Projected percentage, 2012 Courtesy: betweenthenumbers.net |
In the United States, Halloween ranks as the third most popular holiday, and the second-biggest decorating holiday, topped only by Christmas. For more than 15 years now, the American retail industry, amplified by our media, have treated us to an annual informational on the family-fun fueled growth of Halloween consumerism. But Halloween, historically speaking, is a celebration of death. Anxiety, discomfort, fear, help fuel the party. Any observer of American culture, particularly our pathological aversion to the inevitability of aging - and dying, must needs find the increasingly outrageous pageantry of Halloween a bit bizarre - or even, as one British journalist put it, "tacky." In truth, for many Americans, Halloween is a holiday that we love, and love to hate.
Spooky Numbers
Like any good Halloween tale, the first blush of headlines proclaim that all is well in the village. Or as one Halloween retailer un-selfconsciously promised, "We want to be bright and sunshiny. We want music to be playing and a happy feel."
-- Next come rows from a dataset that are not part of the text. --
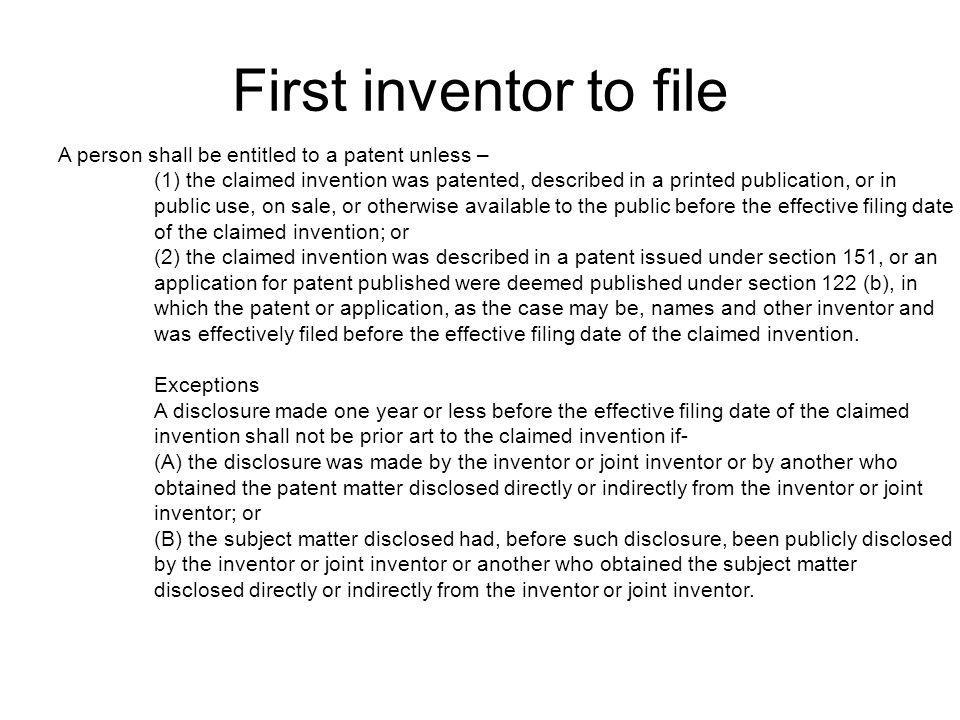 Using Patents as a Research Tool Keep your friends close, and your enemies closer -Sun Tzu Research the USPTO database to find out the state of your particular technology www.uspto.gov Can locate issued patents and printed publications (use pat2pdf.org to print patents) Can save a lot of time and effort
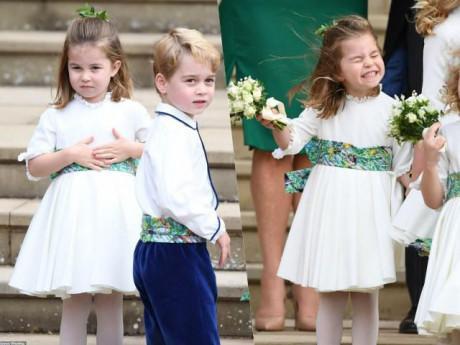 Đám cưới cô họ nhưng Công chúa Charlotte và Hoàng tử George mới là tâm điểm chú ý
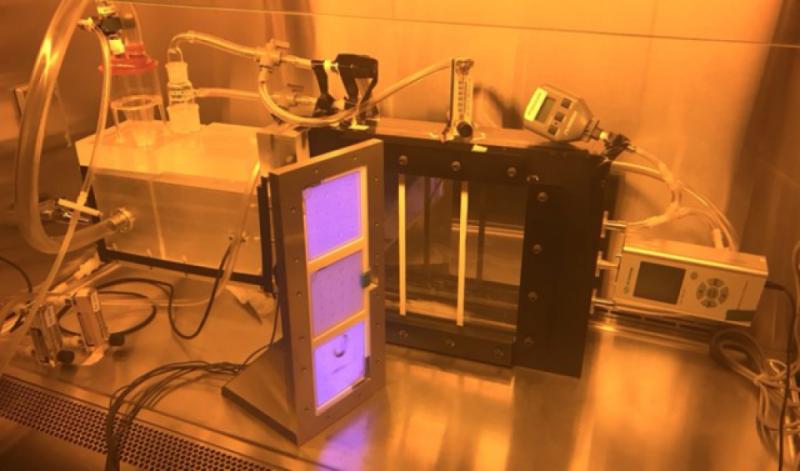 ▲美國哥倫比亞大學研究出遠紫外線C光,同時對人無害且能消毒。(圖/翻攝Columbia University Center for Radiological Research)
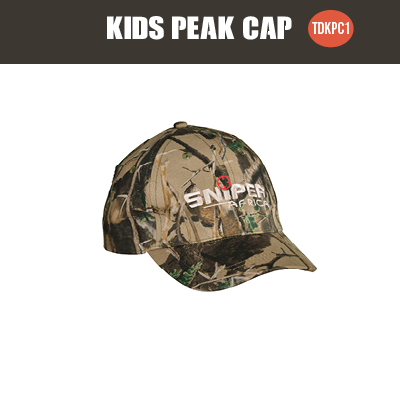 SNIPER 3D, KIDS PEAK CAP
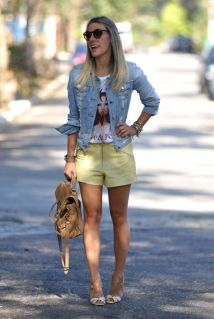 look-jaqueta-jeans-blog-glam-4-you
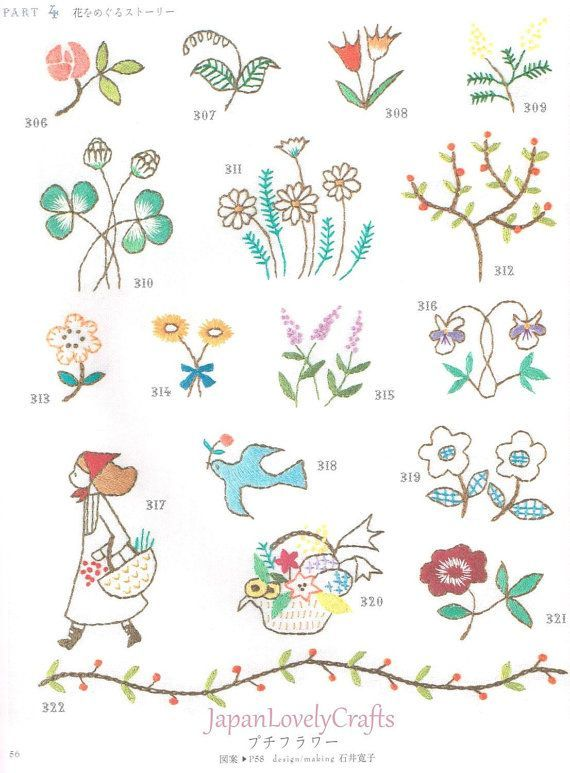 Japanese Mini Flower Embroidery Pattern Easy by JapanLovelyCrafts ...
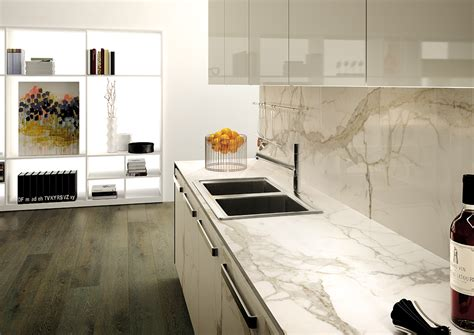 tile borders for kitchen backsplash calacatta vena classico plane oregon tile marble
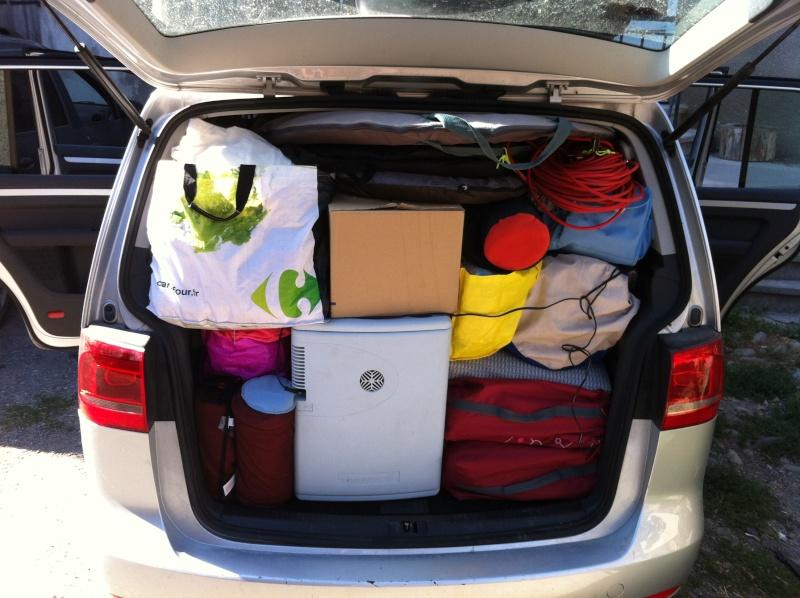 chargement tente dans la voiture ou autres page 2. Black Bedroom Furniture Sets. Home Design Ideas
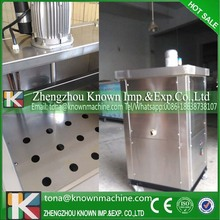 CE approved high quality popsicle ice cream machine with low price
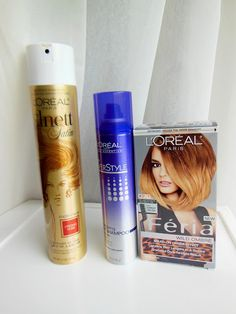LATINA CON ESTILO ELOCUENTE: review de tinte Loreal Wild Ombre con sorteo Energy Drinks, Red Bull, Loreal, Latina, Beverages, Canning, Prize Draw, Dyes, Woman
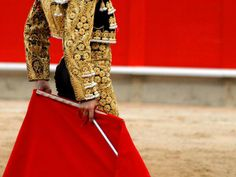 Bull-fight is a tradional sport of Spain,  in this game,  people hold a red garment and fight with a bull.  The motifs in clothes of gamer is so wonderful and elegant.  I love the short coat and high waist pant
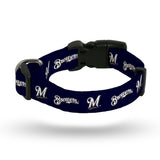 Milwaukee Brewers Pet Collar Size L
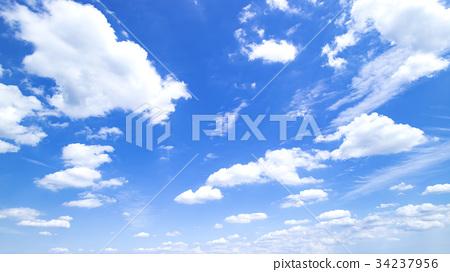 藍天天空雲彩秋天天空背景材料9月復制空間 34237956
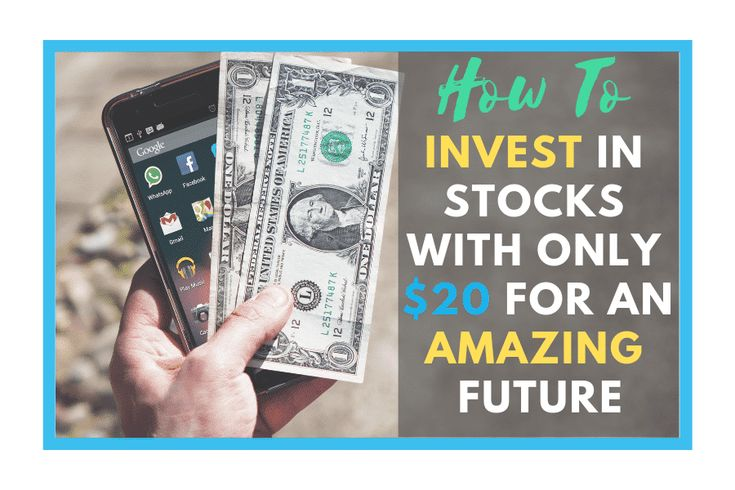 How to invest in stocks with only 20 for an amazing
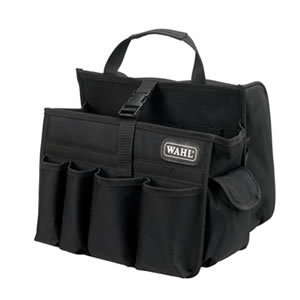 Wahl Tool Carry in Black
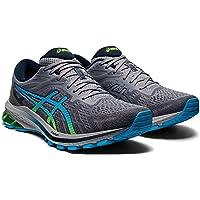 ASICS Herren Gt-1000 10 Road Running Shoe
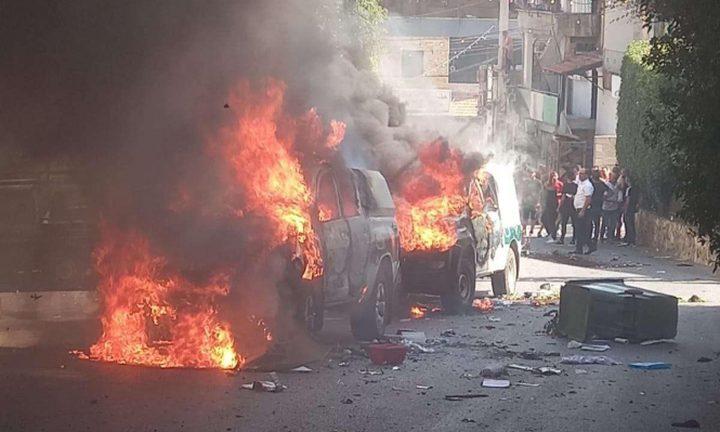 إصابة شاب بجروح خطيرة برصاص شرطة الاحتلال بدير الأسد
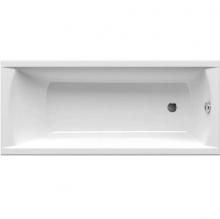 Акриловая ванна (170x70) Ravak Classic C541000000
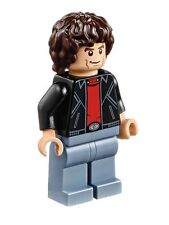 LEGO DIMENSIONS  MICHAEL KNIGHT RIDER DAVID HASSELHOFF From Set 71286 NEW
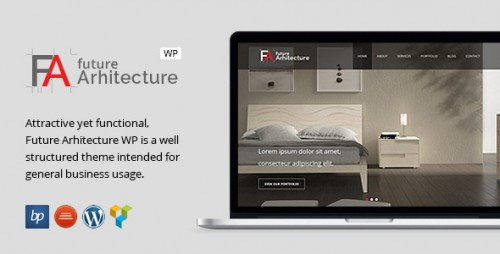 Future Architecture - Responsive WordPress Theme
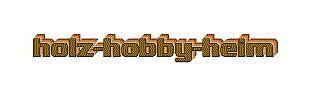holz-hobby-heim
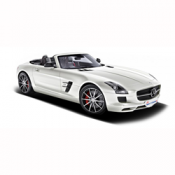 SLS Coupe/Roadster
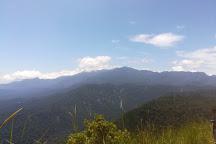 Neelimala Viewpoint, Kalpetta, India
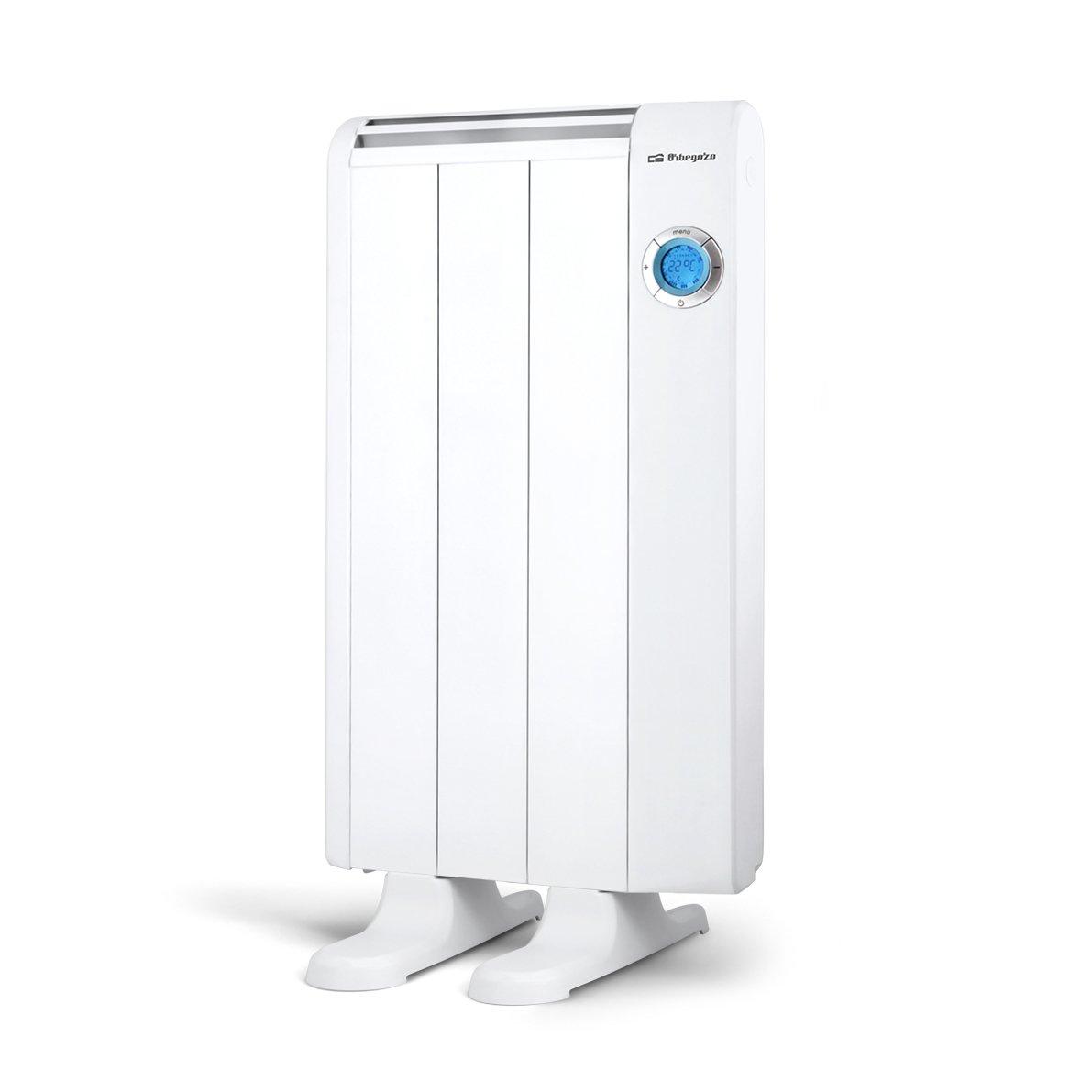 Orbegozo RRE 510 - Emisor térmico bajo consumo, 500 W de potencia, 3 elementos, pantalla digital LCD, mando a distancia y funcionamiento programable: ...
According to the National Retail Federation's July 2014 survey, almost 75% of American households, more than 170 million adults, planned to participate in some manner of Halloween celebration. Most commonly handing out candy, and for parents, taking the kids trick-or-treating; but, increasingly U.S. adults are also decorating their homes; wearing costumes, attending parties and visiting haunted house attractions.
Celebration Plans for Halloween - Estimated No. of Adults (Sept. 2014) - NRF
With Halloween falling on a Friday in 2014, retailers anticipate record spending. Estimates vary between $7.4 billion (NRF) and $11.3 billion (ICSC). Even at the lower projection, upward trends in U.S. Halloween spending are thrilling.
Based on NRF data, between 2005 and 2012, the country's overall Halloween spending has been increasing by 10.8% per year, and by 4.8% per person, per year.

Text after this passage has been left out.